Input: (['A', 'B'], [5, 5], 5)

Expected Output: 'A'

Explanation: Equal weights; r=5 is the last draw of A's range (1..5).

Input: (['A', 'B'], [5, 5], 6)

Expected Output: 'B'

Explanation: r=6 is the first draw of B's range (6..10).

Input: (['A', 'B', 'C'], [0, 4, 0], 1)

Expected Output: 'B'

Explanation: Zero-weight cities A and C are skipped; only B can be selected.
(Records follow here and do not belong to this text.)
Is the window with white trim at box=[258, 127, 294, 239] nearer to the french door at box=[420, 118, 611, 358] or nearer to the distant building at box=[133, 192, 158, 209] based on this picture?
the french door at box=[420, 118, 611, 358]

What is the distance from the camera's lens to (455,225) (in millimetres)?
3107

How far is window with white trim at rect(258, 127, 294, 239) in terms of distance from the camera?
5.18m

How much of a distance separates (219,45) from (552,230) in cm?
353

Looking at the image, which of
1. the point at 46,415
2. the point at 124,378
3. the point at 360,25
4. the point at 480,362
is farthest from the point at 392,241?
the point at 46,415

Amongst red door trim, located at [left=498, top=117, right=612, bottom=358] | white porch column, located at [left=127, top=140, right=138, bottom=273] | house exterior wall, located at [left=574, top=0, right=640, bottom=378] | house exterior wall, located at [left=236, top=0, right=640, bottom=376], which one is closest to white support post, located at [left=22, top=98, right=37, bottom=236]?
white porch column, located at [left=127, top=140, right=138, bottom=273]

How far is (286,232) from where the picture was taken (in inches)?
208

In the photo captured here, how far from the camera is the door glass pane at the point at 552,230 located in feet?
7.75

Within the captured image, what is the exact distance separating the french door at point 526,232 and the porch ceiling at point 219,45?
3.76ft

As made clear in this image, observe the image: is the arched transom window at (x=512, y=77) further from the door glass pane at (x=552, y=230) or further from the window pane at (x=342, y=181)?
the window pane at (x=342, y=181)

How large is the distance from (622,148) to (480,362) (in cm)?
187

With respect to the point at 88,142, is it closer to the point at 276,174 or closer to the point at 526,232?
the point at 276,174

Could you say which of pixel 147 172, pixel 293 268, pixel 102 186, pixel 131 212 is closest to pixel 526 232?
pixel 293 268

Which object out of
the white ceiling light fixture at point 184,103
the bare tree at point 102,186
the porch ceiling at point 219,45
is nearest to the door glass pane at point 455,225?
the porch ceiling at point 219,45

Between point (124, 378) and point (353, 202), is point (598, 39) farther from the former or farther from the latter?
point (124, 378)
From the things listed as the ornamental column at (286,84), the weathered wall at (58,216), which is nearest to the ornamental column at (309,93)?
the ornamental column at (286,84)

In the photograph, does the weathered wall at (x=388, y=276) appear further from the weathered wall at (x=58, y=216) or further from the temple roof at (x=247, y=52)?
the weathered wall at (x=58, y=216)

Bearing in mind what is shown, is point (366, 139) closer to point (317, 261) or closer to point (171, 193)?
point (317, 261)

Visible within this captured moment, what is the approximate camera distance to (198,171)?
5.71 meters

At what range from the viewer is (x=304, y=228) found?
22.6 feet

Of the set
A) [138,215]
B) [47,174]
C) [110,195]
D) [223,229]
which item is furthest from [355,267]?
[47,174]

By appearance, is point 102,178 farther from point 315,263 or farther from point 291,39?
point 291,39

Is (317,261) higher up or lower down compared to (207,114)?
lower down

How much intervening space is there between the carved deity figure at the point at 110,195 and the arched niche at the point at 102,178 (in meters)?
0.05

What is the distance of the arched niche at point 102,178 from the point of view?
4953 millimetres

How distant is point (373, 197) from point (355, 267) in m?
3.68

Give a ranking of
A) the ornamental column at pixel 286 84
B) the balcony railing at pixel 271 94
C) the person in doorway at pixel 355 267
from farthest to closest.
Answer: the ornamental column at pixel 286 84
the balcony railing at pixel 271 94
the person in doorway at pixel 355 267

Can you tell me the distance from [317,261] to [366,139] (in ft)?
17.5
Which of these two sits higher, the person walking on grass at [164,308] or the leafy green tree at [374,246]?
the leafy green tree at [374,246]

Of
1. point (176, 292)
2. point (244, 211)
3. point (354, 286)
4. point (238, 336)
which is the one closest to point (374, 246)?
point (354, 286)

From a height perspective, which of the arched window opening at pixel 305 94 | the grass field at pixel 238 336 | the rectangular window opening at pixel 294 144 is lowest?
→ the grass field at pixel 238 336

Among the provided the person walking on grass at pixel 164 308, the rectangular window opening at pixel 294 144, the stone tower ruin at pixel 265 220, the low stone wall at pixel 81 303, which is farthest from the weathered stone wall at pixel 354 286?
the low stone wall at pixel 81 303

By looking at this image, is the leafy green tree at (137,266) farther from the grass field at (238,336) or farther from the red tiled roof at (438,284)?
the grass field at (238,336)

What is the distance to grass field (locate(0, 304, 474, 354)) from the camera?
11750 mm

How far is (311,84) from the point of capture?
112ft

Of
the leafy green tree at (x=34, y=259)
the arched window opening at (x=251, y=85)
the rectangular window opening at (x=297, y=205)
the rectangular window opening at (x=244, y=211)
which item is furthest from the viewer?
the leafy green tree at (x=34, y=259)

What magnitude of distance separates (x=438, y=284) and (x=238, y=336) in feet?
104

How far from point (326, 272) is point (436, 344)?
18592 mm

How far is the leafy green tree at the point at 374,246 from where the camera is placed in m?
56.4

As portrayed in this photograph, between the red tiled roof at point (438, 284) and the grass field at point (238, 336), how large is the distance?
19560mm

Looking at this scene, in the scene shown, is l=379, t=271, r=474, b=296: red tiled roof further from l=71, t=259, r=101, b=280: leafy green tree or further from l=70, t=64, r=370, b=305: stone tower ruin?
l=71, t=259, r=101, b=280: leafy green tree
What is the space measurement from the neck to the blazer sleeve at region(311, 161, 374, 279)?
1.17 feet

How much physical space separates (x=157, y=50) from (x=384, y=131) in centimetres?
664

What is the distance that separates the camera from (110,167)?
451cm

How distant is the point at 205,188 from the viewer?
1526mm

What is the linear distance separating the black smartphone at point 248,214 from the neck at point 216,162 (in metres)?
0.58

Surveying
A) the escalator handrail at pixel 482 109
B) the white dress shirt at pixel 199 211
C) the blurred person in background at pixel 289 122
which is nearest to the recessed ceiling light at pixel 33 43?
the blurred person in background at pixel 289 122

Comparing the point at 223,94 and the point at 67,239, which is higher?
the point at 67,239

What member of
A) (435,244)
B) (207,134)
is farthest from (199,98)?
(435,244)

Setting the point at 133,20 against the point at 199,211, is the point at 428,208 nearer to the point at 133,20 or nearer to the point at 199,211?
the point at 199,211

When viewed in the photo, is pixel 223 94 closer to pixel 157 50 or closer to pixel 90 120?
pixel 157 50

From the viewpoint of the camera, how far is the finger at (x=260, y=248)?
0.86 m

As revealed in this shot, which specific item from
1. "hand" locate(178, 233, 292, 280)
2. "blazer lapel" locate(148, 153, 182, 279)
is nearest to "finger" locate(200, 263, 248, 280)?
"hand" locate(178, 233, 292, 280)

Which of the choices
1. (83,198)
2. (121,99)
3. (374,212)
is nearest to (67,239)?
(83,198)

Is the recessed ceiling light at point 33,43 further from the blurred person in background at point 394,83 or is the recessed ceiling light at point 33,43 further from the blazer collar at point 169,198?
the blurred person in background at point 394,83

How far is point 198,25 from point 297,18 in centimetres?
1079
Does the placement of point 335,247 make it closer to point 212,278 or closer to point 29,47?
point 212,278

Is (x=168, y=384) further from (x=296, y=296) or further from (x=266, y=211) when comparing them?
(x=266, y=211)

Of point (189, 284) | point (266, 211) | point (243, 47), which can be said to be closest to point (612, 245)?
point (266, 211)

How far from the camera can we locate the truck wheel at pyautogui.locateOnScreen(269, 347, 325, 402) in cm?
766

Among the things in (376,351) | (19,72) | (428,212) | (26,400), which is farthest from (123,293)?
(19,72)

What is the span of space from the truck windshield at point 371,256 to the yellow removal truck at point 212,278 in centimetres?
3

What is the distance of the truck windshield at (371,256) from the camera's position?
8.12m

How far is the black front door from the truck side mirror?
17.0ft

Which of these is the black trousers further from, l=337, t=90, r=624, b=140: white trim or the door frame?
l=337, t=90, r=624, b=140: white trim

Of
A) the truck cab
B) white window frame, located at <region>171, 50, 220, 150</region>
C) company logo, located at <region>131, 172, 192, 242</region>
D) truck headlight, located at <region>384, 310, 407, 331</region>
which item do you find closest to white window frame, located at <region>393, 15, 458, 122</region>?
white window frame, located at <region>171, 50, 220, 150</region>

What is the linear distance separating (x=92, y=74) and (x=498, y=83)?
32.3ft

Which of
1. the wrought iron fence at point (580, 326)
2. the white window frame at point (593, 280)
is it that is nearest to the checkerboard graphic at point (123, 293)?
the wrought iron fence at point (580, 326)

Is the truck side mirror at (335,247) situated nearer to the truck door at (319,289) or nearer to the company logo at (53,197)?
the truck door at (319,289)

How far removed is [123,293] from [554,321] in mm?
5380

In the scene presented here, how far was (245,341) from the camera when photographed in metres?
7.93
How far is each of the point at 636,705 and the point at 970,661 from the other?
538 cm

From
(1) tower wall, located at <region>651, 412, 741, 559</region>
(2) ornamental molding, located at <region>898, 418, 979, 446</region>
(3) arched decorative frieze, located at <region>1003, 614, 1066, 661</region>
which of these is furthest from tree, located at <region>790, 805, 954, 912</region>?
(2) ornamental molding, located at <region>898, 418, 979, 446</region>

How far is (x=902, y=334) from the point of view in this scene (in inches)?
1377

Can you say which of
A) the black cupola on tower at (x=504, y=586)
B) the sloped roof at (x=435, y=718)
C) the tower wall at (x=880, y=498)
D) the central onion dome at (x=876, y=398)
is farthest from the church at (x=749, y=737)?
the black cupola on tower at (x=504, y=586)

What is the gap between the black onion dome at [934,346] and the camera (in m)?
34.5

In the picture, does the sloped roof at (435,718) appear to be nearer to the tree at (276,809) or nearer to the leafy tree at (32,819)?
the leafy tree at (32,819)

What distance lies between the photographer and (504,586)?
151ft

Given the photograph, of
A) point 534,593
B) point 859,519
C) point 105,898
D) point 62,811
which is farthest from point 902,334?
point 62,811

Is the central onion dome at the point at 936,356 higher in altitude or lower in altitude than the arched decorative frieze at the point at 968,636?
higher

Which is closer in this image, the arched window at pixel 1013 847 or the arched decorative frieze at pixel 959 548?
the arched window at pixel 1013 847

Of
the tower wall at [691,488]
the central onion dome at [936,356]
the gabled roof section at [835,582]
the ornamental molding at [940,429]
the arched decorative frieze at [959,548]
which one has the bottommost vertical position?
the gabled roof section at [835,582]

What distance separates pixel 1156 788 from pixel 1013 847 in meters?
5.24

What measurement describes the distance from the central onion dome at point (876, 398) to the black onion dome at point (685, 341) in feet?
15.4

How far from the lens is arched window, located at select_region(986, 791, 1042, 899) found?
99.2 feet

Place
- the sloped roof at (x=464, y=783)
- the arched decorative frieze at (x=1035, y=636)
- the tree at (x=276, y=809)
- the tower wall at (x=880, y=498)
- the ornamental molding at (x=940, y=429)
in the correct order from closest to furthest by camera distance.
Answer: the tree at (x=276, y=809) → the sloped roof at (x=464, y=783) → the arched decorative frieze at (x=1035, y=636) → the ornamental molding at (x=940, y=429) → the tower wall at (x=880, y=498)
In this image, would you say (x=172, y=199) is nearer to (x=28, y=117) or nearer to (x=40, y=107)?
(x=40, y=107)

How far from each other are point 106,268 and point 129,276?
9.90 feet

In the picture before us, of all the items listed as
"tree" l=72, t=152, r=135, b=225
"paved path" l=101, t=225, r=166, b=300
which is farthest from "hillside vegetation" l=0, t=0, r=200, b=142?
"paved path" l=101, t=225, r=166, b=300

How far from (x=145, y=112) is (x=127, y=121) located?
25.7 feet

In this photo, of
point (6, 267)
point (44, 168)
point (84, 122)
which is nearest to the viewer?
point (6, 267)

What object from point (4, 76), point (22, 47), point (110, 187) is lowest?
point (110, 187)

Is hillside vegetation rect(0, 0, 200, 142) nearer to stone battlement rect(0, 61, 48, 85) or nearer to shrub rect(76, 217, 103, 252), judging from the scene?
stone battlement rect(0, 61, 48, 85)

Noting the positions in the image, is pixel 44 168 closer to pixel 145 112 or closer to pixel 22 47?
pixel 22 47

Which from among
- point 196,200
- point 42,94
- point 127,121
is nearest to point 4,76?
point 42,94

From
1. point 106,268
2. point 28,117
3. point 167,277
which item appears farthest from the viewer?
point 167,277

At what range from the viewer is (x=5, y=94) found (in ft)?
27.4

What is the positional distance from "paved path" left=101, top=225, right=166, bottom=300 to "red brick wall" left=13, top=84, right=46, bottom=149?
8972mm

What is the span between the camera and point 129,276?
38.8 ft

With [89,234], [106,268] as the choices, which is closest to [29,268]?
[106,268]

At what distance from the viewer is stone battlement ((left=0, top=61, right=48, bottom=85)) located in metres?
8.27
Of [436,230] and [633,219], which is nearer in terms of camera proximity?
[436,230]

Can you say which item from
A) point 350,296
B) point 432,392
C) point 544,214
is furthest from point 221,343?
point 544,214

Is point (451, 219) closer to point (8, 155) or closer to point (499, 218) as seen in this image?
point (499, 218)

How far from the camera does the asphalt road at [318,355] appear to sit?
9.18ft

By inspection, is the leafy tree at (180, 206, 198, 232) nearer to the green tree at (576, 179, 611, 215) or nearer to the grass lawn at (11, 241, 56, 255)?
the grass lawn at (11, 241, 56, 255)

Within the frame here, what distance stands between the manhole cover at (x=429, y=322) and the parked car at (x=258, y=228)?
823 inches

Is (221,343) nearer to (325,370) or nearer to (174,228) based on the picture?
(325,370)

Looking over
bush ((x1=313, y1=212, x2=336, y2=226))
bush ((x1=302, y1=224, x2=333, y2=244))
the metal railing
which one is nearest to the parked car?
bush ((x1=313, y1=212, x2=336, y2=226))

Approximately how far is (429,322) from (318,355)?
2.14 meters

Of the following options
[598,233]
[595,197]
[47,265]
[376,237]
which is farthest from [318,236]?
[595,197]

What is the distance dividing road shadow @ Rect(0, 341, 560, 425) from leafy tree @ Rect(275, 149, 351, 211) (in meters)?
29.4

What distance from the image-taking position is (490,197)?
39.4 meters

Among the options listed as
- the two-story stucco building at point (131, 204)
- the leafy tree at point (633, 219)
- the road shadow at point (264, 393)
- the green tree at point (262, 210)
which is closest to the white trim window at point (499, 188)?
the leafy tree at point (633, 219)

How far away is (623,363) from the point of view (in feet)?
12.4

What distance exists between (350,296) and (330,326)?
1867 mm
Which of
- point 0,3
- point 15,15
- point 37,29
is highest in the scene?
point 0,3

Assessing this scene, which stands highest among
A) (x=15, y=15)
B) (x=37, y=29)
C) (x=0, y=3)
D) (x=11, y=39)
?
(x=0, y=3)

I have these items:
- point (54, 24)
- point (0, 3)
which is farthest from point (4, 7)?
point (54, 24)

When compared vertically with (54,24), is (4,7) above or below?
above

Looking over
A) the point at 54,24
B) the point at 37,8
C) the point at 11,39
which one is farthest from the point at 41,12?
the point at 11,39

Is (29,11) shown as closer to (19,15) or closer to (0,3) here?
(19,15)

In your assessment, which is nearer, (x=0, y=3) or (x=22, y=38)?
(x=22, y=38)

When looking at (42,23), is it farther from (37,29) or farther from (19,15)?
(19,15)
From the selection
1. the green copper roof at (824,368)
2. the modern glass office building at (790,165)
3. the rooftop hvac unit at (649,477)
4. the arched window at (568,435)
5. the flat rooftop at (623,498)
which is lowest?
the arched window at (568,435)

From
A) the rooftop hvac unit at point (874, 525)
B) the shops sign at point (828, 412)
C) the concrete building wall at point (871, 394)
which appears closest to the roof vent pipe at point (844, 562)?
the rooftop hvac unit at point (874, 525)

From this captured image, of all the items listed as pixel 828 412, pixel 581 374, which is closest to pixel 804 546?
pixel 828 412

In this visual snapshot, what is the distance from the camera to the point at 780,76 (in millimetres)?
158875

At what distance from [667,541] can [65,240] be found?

Input: (['A', 'B'], [1, 1], 3)

Expected Output:

Explanation: r=3 exceeds total=2, so the draw is out of range -> None.

Hints

  1. Build a prefix-sum array where prefix[i] = population[0] + ... + population[i]; city i owns the half-open count range (prefix[i-1], prefix[i]].
  2. For a draw r, you want the FIRST index whose prefix sum is >= r — that is exactly bisect_left on the prefix array.
  3. Use integer draws over [1, total] rather than a float in [0, 1) to avoid precision loss when totals are huge.
  4. A zero-population city contributes no new range (its prefix equals the previous one), so bisect_left naturally skips it — never selecting it.
  5. For dynamic updates, replace the static prefix array with a Fenwick tree (BIT): O(log n) point update and O(log n) weighted search.